Document segment:
* * * * *

This year, we were fortunate to have three CIEE Study Abroad alumni invited to participate as Alumni Voices in the 2017 IIE Summit on Generation Study Abroad in Washington, D.C. The Summit, which took place in early October, is part of the Institute of International Education (IIE)'s Generation Study Abroad initiative that aims to double the number of U.S. students studying abroad by 2020. As a partner and luncheon sponsor, CIEE was excited to have these alumni in attendance – sharing their thoughts and experiences about studying abroad and building talent with global experience.
Our alumni reflect on their Summit experience:
“The conference was great - it was so neat getting to meet so many people that work hard on making education easier for all students. A highlight was definitely going to the Norwegian embassy and meeting the ambassador, and getting a selfie with him and IIE president Alan Goodman. It was interesting to me in the sessions I attended that they kept promoting a focus on diversity, but spoke mostly about diversity with different cultures and races, and how important language is for diversity in study abroad. I only briefly heard them speak of disability inclusion with diversity. I was glad to see the people that I met from Ireland wanting to hear about my experience, and wanting to learn about the difficulties. It was interesting to me that several things I pointed out regarding access, they hadn't seemed to notice themselves.”
"The IIE Summit on Generation Study Abroad was an amazing experience and I am very thankful that I had the opportunity to attend! I met peers who are creating and accomplishing amazing feats. I had the opportunity to network with trailblazing professionals. I love that IIE is committed to diversity, which was visible throughout the conference. Thank you so much to CIEE and IIE for this opportunity!"

* * * * *

Required action:
Retype the passage on the 2017 IIE Summit word for word, starting at "This year, we" and ending at "with global experience.".

(Stored dataset items)

* * * * *

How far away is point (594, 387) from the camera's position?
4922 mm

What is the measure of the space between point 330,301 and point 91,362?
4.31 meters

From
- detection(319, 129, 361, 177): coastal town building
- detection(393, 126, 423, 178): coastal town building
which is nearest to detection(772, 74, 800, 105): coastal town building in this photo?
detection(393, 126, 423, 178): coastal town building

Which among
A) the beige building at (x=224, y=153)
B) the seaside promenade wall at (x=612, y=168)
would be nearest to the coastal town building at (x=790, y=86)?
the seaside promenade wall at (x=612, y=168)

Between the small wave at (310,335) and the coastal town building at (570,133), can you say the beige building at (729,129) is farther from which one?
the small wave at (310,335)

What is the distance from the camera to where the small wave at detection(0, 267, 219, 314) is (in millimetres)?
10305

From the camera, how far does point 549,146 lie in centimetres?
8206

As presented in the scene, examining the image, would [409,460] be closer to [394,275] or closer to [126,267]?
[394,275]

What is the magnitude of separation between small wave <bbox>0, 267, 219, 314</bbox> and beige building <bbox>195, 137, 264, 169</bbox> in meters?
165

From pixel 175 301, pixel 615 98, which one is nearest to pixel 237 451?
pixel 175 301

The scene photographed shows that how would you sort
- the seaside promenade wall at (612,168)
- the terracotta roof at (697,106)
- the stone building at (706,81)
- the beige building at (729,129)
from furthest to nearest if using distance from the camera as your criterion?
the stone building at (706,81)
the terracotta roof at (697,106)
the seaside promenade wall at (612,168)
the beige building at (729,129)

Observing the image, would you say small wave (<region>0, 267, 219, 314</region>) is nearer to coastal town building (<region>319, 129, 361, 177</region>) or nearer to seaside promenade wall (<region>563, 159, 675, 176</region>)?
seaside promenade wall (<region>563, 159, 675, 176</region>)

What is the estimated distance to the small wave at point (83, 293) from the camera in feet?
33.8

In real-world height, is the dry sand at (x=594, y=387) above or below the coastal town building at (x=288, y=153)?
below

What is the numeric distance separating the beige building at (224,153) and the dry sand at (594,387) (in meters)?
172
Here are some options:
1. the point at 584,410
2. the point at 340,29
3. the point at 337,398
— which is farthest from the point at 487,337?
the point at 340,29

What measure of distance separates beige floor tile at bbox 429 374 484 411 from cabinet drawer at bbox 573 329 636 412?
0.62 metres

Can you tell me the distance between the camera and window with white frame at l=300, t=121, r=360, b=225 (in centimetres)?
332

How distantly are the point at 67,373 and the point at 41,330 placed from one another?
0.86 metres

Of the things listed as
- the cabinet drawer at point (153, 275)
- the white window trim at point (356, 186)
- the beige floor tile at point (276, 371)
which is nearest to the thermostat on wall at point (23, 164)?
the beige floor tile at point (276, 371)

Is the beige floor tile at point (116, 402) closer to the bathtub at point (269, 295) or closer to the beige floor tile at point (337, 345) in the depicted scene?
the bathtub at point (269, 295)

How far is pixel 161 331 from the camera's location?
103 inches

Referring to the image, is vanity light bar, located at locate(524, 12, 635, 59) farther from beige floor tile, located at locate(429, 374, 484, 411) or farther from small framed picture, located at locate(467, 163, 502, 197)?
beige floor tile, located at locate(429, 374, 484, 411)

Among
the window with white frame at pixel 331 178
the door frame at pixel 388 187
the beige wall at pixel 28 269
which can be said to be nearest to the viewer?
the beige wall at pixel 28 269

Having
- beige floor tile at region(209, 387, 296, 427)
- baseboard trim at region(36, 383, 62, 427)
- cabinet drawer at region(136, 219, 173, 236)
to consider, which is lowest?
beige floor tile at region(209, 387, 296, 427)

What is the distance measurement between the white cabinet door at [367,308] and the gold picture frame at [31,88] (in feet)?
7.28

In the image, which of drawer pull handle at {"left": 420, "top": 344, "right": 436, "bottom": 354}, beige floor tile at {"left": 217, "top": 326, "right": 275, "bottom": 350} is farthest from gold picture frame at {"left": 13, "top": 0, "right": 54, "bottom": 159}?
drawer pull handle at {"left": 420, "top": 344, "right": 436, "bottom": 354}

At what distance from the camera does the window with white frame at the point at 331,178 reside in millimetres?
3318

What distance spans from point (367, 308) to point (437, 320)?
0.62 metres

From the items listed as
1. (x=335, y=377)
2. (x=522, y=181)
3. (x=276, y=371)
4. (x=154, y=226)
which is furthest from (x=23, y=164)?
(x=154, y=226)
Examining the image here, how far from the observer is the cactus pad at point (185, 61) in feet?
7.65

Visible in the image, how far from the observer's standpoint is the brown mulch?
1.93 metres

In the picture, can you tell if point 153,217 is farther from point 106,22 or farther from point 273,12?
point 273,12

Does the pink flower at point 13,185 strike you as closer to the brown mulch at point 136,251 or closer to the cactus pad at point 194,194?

* * * * *

Solution to this task:
This year, we were fortunate to have three CIEE Study Abroad alumni invited to participate as Alumni Voices in the 2017 IIE Summit on Generation Study Abroad in Washington, D.C. The Summit, which took place in early October, is part of the Institute of International Education (IIE)'s Generation Study Abroad initiative that aims to double the number of U.S. students studying abroad by 2020. As a partner and luncheon sponsor, CIEE was excited to have these alumni in attendance – sharing their thoughts and experiences about studying abroad and building talent with global experience.